21 years but forgot the full UK spec, HE30 is the first part in 6082 ie BS1474:HE30TF
Decent splash anodising there Chris. I usually tone or have the reds and blues etched to avoid the translucency all other colours fine.
Anodisers I have many a run in and a law to themselves when lose or scrap an item because didn't do it right first or second time. Luckily found a fairly local one that cares, good when its three months work down the pan otherwise and no income.
There are loads of reasons you will get colour change even on the same aluminium extrusion, heres just a few.
Surface finish ie grit, spun polish or mop polish finish.
Amount of time left in brightener
Amount of time left in cleaner ie hydrochloric acid
Amount of time left in etching
Amount of time left in the dye
Temperature of the dye
Heat
Actual anodising or even handling of the parts, voltage amperage, sulphuric, who knows if wrong its a cover up and pass the buck, no come backs and seen all the stunts they pull over 23 years in doing and using anodisers.
A good caring anodisers will colour match and get it right first time. Though some will have several attempts then call it a day after scrapping the job. Remember each cock up they have to remove the anodising which removes aluminium and alters the surface finish each time its done. Wondered why several threaded parts together never line up, got piccies how about 270 degrees on a 1mm pitch thread out of true. Who knows how many attempts.
Can mill and turn to see grain structure and rainbow colouring. Have seen a few where grain like pattern shows up after anodising brought about by over polishing!

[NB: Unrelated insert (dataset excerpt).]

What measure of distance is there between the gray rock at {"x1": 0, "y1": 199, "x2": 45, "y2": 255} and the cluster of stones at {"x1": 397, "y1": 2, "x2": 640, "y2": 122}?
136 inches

Last jobs the other week bead blasted 60/120gr then brightened up to look satin all 6082 and T6 tempering and hardness.
**LINK**
Touch too long in brightener **LINK**
I've been anodising for years. I can't really disagree with anything you've written, anodising companies are a nightmare.
I had to outsource once to a company near Manchester and two of the parts came back very pale and patchy compared to another two, they told me it was poor quality material, but all four pieces had come from the same piece of aluminium, the two poor pieces were inbetween the two good pieces in the billet. Also the colour was way to light, apparently I should have specified the anodising depth I wanted rather than just choosing a colour. Ridiculous.

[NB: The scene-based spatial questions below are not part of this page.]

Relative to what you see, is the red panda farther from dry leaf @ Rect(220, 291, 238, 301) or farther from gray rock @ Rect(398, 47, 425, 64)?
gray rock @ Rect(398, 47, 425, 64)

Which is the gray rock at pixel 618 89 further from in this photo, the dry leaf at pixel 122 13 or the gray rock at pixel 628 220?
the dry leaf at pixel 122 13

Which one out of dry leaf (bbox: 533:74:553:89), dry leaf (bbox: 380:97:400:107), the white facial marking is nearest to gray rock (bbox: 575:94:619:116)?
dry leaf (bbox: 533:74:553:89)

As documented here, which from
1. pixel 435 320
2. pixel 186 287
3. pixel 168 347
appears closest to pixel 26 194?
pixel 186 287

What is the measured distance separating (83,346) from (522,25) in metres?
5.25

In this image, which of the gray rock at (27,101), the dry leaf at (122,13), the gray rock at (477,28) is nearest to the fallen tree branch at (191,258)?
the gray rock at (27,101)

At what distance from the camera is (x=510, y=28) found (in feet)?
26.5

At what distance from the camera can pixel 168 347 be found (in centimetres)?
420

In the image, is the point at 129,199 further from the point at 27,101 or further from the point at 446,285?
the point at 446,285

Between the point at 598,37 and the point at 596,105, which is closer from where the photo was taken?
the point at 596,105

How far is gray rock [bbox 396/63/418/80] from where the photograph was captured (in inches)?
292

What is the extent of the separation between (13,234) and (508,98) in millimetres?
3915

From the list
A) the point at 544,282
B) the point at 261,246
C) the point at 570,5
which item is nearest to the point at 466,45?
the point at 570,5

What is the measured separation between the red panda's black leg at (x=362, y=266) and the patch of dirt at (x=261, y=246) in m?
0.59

There are hundreds of variables to go wrong, even anodising temperature difference of 1 degree will cause a difference between batches.

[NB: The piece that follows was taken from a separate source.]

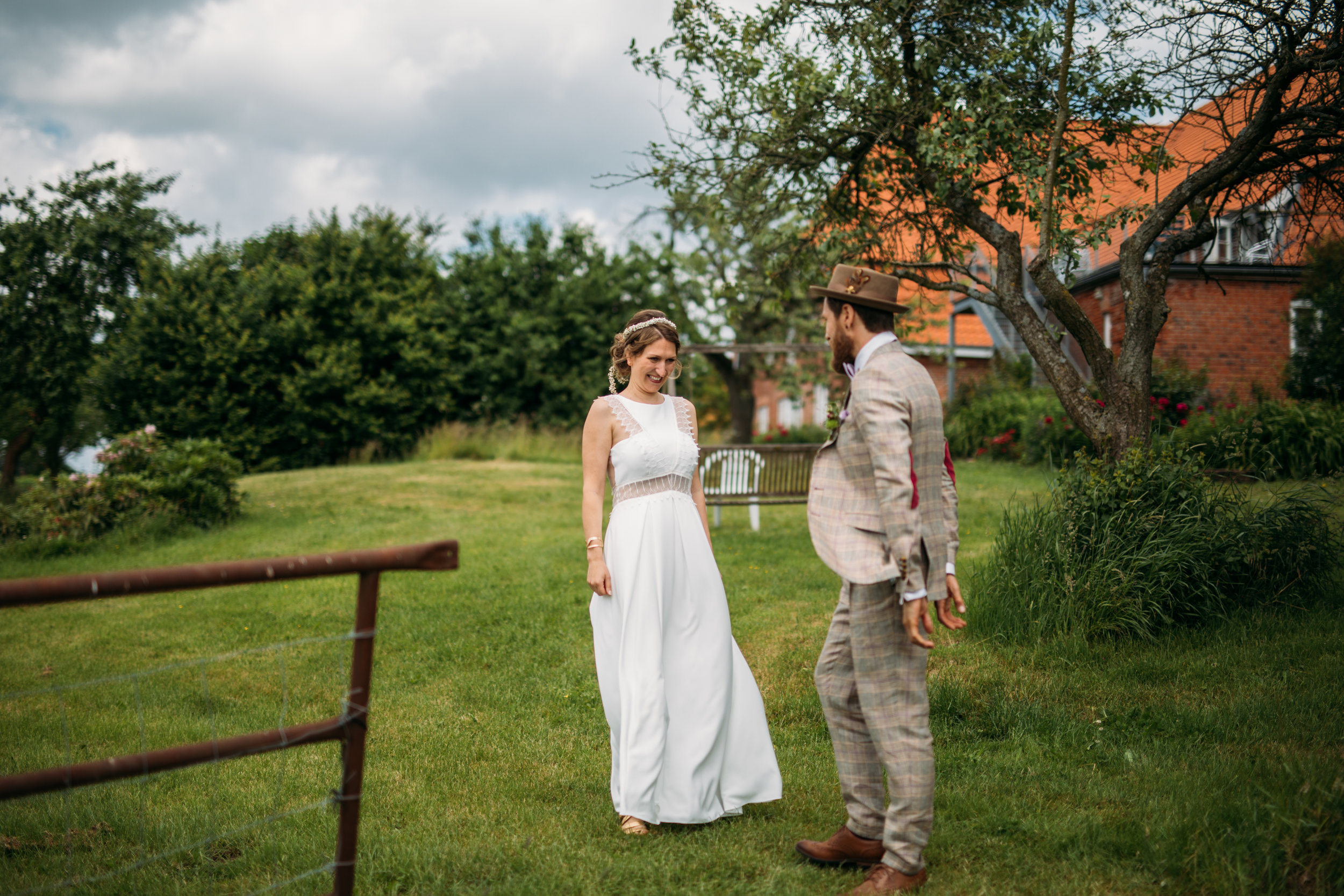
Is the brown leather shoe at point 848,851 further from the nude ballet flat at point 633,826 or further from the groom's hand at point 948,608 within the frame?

90% of what I do is used bike parts, so it's a different process, much more to do and your working with parts that you don't know the grade of so it's much more difficult! Fairly often you'll do something with identical parts and one of them will be a different grade to the rest. So I do all colours by eyesight now.
As you say getting something too hot when polishing can make it grainy, but I find it will polish better if it is warm before the final polish. Some grades will go cloudy if you polish too fine though.
On your website, who did the black part with the gold mask anodising? It's very good.